Andy Kerr

Conservationist, Writer, Analyst, Operative, Agitator, Strategist, Tactitian, Schmoozer, Raconteur

Western Oregon BLM Federal Public Forestlands:

The Special Case of the O&C Lands in the National Forest System

Almost 0.5 million acres of National Forest System lands in Western Oregon are "O&C" lands for the purposes of revenue sharing. In every other way, they are National Forest System lands. The Three Clearcuteers proposal would effectively privatize about half of them, leaving pock-marked National Forest lands.

This is a close-up of the map prepared by Oregon Wild. The light green is USDA Forest Service National Forest System land. The dark green is BLM land that would be transferred to the USFS under the Three Clearcuteers proposal. The red is BLM land that would be effectively privatized into a timber trust for the sole benefit of the O&C counties. The purple is USDA Forest Service O&C land within the National Forest System. Nearly one-half of the purple would be treated the same as the red on the map.

Congress granted the lands to the Oregon and California Railroad in 1869. It took them back in 1916. In between, various Presidents proclaimed what today are the Mount Hood, Rogue River, Siskiyou, Siuslaw, Willamette and Winema National Forests. In 1937, Congress passed the O&C Lands Act, which provided for management by an agency known as the Bureau of Land Management (after its creation in 1946).

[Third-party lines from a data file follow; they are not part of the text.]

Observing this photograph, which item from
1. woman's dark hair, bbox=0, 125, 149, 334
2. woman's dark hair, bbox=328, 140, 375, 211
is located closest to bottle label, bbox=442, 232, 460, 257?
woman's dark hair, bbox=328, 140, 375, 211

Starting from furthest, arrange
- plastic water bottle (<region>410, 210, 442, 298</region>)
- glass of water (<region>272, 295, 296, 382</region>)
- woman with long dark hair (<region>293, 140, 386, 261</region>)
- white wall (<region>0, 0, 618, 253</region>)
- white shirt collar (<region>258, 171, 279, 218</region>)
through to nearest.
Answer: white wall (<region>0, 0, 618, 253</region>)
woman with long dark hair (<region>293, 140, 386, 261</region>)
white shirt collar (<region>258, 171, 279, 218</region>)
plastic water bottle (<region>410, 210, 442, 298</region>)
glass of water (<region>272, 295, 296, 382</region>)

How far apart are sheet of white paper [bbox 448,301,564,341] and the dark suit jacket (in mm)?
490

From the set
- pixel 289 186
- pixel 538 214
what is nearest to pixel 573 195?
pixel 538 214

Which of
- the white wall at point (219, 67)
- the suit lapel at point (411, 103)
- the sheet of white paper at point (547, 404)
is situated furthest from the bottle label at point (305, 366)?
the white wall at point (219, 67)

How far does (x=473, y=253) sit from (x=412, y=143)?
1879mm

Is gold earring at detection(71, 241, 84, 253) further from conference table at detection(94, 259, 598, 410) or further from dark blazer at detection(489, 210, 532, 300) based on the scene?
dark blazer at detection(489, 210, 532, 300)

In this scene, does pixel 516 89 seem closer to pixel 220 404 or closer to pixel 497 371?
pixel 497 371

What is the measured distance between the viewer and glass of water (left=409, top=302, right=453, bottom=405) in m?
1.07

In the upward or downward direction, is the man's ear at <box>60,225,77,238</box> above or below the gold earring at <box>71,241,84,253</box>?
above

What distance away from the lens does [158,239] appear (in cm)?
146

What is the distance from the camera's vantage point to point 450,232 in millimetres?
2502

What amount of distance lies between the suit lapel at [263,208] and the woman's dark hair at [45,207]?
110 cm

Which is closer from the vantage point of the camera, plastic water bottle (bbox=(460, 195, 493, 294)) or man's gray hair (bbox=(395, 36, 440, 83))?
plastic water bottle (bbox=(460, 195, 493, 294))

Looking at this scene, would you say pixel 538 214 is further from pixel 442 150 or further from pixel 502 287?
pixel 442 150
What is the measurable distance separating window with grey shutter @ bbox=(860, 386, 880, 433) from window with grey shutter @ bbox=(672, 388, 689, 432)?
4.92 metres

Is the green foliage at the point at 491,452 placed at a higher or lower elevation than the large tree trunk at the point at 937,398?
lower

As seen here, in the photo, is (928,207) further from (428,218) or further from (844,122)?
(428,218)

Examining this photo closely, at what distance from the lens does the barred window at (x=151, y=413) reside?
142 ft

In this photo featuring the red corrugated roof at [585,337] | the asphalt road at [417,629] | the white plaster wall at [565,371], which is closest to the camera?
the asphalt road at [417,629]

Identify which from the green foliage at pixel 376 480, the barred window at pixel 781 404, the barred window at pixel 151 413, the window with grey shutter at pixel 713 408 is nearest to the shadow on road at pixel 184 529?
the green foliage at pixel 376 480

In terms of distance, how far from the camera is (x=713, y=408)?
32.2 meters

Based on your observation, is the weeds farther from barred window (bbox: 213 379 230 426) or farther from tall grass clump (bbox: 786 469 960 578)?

The "controverted" lands were federal public forestlands within proclaimed National Forest boundaries; but were they National Forest lands? It wasn't an issue between the Forest Service and BLM until BLM started putting up timber sales inside the National Forests. Congress resolved the issue on June 24, 1954 (68 Stat. 270; 43 U.S.C. §§ 1181(g)) by saying that they are O&C lands insofar as revenue sharing with the O&C counties goes, but they are in all other ways National Forest System lands:

Those unselected and unpatented odd-numbered sections within the indemnity limits of the Oregon and California Railroad land grant authorized by the Act of July 25, 1866 (14 Stat. 239), as amended by the Act of April 10, 1869 (16 Stat. 47), and for which payment was made by the United States to such railroad or its successors in interest under the Act of June 9, 1916 (39 Stat. 218), pursuant to the decree in the case of United States against Oregon and California R. R. Co. (8 F. (2d) 645), which were included within the boundaries of national forests by proclamations of the President of the United States issued under the dates of June 17, 1892, September 28, 1893, October 5, 1906, January 25, 1907, March 1, 1907, and March 2, 1907, are declared to be revested Oregon and California Railroad grant lands; and said lands shall continue to be administered as national-forest lands by the Secretary of Agriculture subject to all laws, rules, and regulations applicable to the national forests: Provided, That all revenues hereafter derived from said lands and those revenues heretofore derived from such lands and placed in special deposit by agreement between the Secretary of Agriculture and the Secretary of the Interior shall be disposed of in accordance with the provisions of section 1181f of this title and said lands shall not hereafter be subject to the provisions of any other laws or parts of laws which otherwise prescribe the disposal or distribution of receipts from lands of the United States, except that none of the provisions of this Act shall affect revenues distributed prior to June 24, 1954.

See the this map of the Three Clearcuteers Proposal by Oregon Wild. The purple is National Forest O&C land. Under the Three Clearcuteers (DeFazio, Walden and Schrader) proposal nearly one-half of the purple lands would be effectively privatized for the benefit of the O&C counties.